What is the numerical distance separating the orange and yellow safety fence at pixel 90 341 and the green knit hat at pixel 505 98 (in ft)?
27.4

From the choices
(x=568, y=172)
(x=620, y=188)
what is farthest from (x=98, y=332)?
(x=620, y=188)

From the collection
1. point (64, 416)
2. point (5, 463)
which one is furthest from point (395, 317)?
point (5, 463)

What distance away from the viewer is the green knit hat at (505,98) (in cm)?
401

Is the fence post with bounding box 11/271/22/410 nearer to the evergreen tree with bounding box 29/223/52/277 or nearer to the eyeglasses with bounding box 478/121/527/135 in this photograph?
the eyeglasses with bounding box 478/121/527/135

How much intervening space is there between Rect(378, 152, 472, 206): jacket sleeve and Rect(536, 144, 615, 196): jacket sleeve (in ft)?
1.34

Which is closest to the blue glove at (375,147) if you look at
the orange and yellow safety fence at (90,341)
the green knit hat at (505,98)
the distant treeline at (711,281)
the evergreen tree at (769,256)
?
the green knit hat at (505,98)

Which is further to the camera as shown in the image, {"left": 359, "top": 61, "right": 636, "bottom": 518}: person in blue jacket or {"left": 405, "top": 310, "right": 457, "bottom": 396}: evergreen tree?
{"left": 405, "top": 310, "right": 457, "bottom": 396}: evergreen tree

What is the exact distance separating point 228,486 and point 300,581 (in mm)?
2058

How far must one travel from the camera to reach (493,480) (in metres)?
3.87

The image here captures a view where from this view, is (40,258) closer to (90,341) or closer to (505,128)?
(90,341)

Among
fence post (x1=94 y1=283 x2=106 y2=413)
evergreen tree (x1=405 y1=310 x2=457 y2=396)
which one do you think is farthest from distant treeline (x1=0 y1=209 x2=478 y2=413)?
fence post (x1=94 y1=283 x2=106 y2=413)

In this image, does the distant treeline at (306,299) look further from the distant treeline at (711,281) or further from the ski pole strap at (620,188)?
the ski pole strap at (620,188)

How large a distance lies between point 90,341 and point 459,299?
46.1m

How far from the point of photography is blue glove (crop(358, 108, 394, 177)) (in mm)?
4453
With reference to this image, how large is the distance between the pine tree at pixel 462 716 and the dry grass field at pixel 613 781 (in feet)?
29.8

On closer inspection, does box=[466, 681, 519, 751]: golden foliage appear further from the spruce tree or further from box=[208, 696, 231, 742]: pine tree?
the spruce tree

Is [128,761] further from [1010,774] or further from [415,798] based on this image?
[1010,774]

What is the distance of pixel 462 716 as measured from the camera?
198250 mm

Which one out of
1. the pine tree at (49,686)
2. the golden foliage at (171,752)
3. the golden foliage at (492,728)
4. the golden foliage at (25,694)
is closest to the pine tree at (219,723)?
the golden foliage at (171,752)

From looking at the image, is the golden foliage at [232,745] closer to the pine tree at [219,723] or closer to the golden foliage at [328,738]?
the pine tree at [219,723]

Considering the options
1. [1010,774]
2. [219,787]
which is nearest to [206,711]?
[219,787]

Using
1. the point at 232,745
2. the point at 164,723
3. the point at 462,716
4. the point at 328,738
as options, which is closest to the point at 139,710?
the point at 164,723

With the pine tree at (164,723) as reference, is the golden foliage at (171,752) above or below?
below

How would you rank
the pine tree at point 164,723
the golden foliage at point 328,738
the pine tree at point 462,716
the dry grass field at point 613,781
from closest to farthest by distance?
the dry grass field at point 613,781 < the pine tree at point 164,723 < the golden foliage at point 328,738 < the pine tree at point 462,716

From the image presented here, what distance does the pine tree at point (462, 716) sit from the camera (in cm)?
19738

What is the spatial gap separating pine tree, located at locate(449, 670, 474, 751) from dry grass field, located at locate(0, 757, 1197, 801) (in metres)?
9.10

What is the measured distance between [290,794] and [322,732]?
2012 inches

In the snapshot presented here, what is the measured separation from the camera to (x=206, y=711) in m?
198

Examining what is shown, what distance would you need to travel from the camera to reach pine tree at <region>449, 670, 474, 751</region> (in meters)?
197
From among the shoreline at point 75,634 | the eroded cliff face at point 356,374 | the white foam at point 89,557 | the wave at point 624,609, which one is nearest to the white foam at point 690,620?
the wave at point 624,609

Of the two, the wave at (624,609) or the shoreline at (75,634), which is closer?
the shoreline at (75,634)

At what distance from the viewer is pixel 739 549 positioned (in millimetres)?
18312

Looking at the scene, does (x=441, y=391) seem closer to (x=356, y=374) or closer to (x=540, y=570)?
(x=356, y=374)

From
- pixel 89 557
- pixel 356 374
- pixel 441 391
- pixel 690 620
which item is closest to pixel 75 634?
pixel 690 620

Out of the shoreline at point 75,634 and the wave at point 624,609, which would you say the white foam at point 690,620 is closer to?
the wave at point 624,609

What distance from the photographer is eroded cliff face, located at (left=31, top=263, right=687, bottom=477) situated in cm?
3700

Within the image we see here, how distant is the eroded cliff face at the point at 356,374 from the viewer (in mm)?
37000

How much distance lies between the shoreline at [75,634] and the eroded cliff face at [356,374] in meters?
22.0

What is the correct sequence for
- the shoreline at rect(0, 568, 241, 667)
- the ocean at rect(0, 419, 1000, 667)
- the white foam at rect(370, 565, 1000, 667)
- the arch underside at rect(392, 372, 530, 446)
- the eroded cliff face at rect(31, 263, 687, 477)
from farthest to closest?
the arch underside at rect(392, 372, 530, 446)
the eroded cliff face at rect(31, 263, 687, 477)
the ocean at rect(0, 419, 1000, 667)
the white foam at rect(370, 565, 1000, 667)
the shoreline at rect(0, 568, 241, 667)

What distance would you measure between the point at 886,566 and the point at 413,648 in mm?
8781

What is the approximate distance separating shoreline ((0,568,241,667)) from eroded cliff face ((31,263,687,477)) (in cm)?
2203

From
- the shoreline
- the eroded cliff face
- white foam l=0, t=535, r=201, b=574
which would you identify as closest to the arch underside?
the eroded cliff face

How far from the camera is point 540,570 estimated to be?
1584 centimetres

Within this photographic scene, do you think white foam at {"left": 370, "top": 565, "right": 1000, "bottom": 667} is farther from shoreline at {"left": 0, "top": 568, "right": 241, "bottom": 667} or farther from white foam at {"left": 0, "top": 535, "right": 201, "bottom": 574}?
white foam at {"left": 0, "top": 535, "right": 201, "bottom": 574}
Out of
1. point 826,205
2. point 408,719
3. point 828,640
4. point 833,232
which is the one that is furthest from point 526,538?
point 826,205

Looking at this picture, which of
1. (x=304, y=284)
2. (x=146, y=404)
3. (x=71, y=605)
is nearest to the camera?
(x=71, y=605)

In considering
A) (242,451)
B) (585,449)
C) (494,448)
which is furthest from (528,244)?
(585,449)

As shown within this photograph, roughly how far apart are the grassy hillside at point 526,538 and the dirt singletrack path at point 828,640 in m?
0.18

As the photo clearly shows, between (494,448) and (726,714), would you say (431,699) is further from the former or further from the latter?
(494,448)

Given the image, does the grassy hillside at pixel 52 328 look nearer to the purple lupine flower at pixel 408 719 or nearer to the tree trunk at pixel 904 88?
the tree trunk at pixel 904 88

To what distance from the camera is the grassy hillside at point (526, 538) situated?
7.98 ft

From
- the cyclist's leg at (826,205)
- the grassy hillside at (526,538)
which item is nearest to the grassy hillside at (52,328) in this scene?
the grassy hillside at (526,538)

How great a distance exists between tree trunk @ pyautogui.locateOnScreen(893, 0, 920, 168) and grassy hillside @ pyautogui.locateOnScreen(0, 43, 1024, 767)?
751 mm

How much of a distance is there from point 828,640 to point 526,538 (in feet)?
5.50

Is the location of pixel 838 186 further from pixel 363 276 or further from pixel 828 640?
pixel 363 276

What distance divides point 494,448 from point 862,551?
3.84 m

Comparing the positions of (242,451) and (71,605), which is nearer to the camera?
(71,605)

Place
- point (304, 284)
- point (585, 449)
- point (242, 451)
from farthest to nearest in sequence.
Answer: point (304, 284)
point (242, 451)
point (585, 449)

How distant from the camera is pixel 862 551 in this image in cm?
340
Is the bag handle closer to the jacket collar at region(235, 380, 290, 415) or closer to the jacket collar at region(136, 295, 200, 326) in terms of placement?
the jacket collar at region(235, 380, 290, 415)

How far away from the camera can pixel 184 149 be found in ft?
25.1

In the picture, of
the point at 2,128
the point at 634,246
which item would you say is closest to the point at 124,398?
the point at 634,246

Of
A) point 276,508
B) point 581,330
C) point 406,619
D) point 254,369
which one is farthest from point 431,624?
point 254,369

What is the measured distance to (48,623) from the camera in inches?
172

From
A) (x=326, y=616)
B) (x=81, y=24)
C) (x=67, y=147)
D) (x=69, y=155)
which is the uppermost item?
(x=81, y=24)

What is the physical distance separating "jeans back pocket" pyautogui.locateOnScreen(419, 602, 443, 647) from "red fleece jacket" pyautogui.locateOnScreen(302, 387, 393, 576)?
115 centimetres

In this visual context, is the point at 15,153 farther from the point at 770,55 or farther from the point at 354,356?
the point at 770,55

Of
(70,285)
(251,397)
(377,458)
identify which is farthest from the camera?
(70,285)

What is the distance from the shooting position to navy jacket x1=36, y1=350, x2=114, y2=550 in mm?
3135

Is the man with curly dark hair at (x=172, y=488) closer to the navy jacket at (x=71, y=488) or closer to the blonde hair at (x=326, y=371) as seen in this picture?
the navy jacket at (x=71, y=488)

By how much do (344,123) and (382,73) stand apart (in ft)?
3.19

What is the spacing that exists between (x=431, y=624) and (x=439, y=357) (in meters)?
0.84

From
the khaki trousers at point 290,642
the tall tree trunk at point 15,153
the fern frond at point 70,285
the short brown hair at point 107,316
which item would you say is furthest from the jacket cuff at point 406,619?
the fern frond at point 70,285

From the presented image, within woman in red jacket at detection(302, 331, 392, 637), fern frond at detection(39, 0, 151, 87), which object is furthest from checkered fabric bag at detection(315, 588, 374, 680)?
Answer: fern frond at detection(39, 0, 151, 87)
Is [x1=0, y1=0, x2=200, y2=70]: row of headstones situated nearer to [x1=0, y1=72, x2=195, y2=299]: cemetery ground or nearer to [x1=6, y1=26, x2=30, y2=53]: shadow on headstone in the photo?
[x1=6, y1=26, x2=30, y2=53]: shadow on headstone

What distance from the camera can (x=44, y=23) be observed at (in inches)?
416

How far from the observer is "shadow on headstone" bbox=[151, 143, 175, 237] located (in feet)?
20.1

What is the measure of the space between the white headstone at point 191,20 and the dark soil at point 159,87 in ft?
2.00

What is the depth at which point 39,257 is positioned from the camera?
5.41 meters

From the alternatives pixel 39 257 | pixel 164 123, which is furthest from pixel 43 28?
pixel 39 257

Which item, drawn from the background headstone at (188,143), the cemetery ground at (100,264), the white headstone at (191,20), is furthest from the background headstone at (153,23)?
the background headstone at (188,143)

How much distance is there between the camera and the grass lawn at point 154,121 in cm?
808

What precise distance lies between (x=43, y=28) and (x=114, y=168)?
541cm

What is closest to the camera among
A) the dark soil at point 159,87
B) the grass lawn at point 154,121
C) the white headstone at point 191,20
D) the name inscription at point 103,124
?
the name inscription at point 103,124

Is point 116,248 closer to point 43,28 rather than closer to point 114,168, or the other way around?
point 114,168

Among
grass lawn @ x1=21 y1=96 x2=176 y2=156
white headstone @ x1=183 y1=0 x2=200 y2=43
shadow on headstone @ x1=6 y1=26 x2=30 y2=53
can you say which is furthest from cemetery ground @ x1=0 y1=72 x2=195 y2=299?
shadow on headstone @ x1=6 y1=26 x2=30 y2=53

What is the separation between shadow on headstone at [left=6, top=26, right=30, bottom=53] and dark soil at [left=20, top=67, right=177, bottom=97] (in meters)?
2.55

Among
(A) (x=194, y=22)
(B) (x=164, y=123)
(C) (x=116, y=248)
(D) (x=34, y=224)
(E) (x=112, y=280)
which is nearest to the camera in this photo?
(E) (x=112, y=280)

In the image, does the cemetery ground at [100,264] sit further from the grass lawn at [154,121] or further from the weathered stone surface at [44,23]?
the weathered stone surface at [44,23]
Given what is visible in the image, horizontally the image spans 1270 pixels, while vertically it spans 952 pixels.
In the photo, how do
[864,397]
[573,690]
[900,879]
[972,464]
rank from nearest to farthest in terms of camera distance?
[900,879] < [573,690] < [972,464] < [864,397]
○ ○ ○ ○ ○
GOAL: Quote verbatim every row in the part that opens with the line containing "Is the location" and closes with the line containing "115 centimetres", including both of those lines.

WRITTEN RESPONSE:
Is the location of pixel 838 186 further from pixel 363 276 or further from pixel 828 640?
pixel 363 276

What distance divides point 494,448 from point 862,551?
3.84 m

Comparing the positions of (242,451) and (71,605), which is nearer to the camera?
(71,605)

Place
- point (304, 284)
- point (585, 449)
- point (242, 451)
from farthest to nearest in sequence.
Answer: point (304, 284)
point (242, 451)
point (585, 449)

How distant from the camera is pixel 862 551 in this image in cm?
340
Is the bag handle closer to the jacket collar at region(235, 380, 290, 415) or closer to the jacket collar at region(136, 295, 200, 326) in terms of placement?
the jacket collar at region(235, 380, 290, 415)

How far away from the camera can pixel 184 149 be found in ft?
25.1

In the picture, of
the point at 2,128
the point at 634,246
which item would you say is closest to the point at 124,398?
the point at 634,246

Of
A) point 276,508
B) point 581,330
C) point 406,619
D) point 254,369
which one is farthest from point 431,624?
point 254,369

What is the measured distance to (48,623) from the camera in inches?
172

From
A) (x=326, y=616)
B) (x=81, y=24)
C) (x=67, y=147)
D) (x=69, y=155)
which is the uppermost item?
(x=81, y=24)

What is the physical distance separating "jeans back pocket" pyautogui.locateOnScreen(419, 602, 443, 647) from "red fleece jacket" pyautogui.locateOnScreen(302, 387, 393, 576)?
115 centimetres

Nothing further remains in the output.